Personal information
- Full name: Paul Marsh
- Born: 5 December 1939 (age 86) Johannesburg, Transvaal, South Africa
- Batting: Right-handed
- Bowling: Right-arm off break

Domestic team information
- 1965: Cambridge University
- 1965: Cambridgeshire

Career statistics
| Competition | First-class |
| Matches | 1 |
| Runs scored | 25 |
| Batting average | 12.50 |
| 100s/50s | –/– |
| Top score | 23 |
| Balls bowled | 42 |
| Wickets | 0 |
| Bowling average | – |
| 5 wickets in innings | – |
| 10 wickets in match | – |
| Best bowling | – |
| Catches/stumpings | 1/– |
- Source: Cricinfo, 21 July 2019

= Paul Marsh (South African cricketer) =

South African cricketer (born 1939)

Paul Marsh (born 5 December 1939) is a South African former first-class cricketer.
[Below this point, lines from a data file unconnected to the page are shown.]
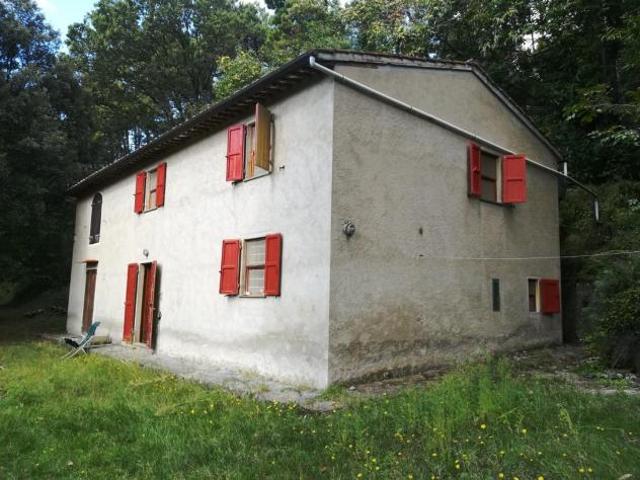 Porzione di casa in vendita a Molina di Quosa San Giuliano Terme 150 mq Rif: 1423260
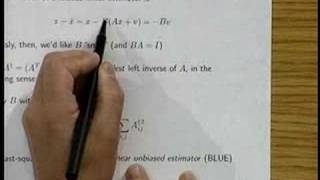 Lecture 6  Introduction to Linear Dynamical Systems [upl. by Krause939]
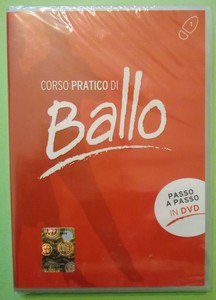 Dvd Film Ita Musicale Corso Pratico Di Ballo Valzer Viennese Salsa No Vhs Cd Dv2 Ebay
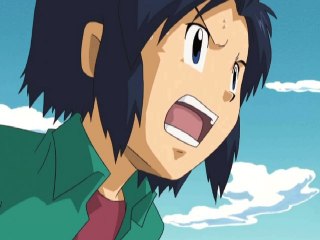 第45話データかく乱作戦! アキバマーケットを防衛せよ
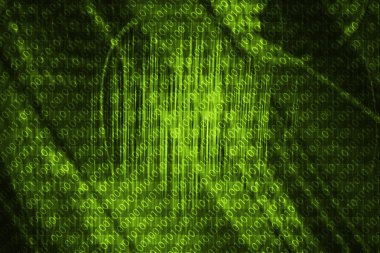 Internet arka plan kavramı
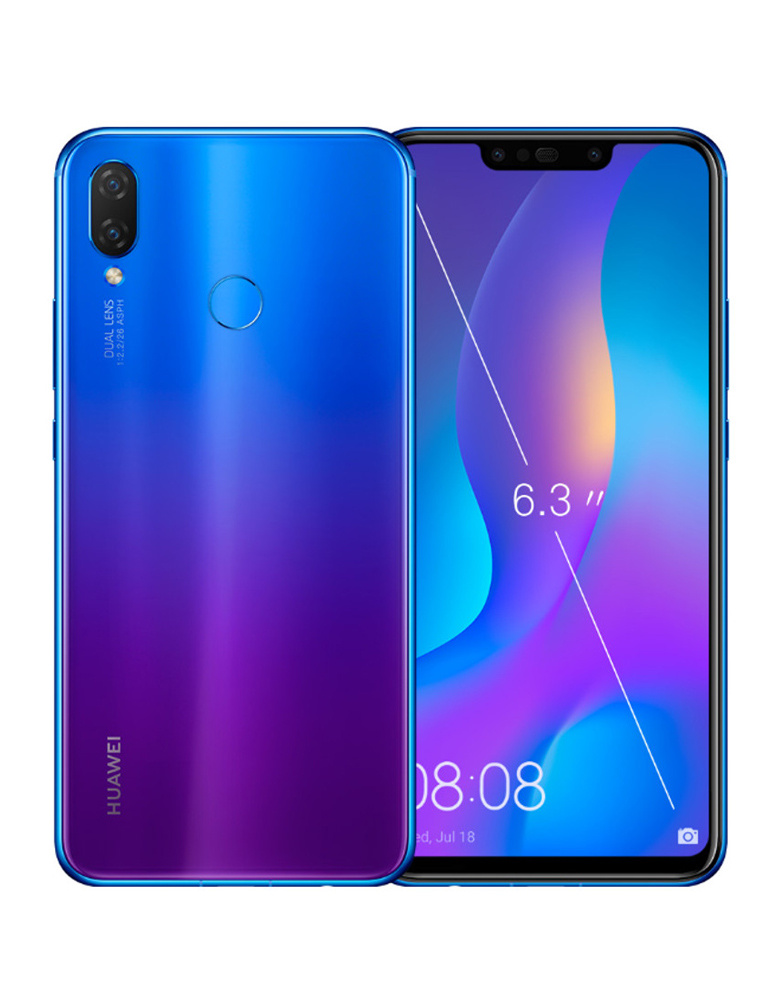 Huawei Nova 3i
Marsh was born at Johannesburg. He studied in England at the University of Cambridge, attending Jesus College. While studying at Cambridge, Marsh made a single appearance in first-class cricket for Cambridge University against Middlesex at Fenner's in 1965. Batting twice in the match, he was dismissed for 2 runs in the Cambridge first-innings by Don Bennett, while in their second-innings he was dismissed for 23 runs by Fred Titmus. He also bowled seven wicketless overs with his right-arm off break bowling across the match. In addition to playing first-class cricket, Marsh also played minor counties cricket for Cambridgeshire in 1965, making five appearances in the Minor Counties Championship.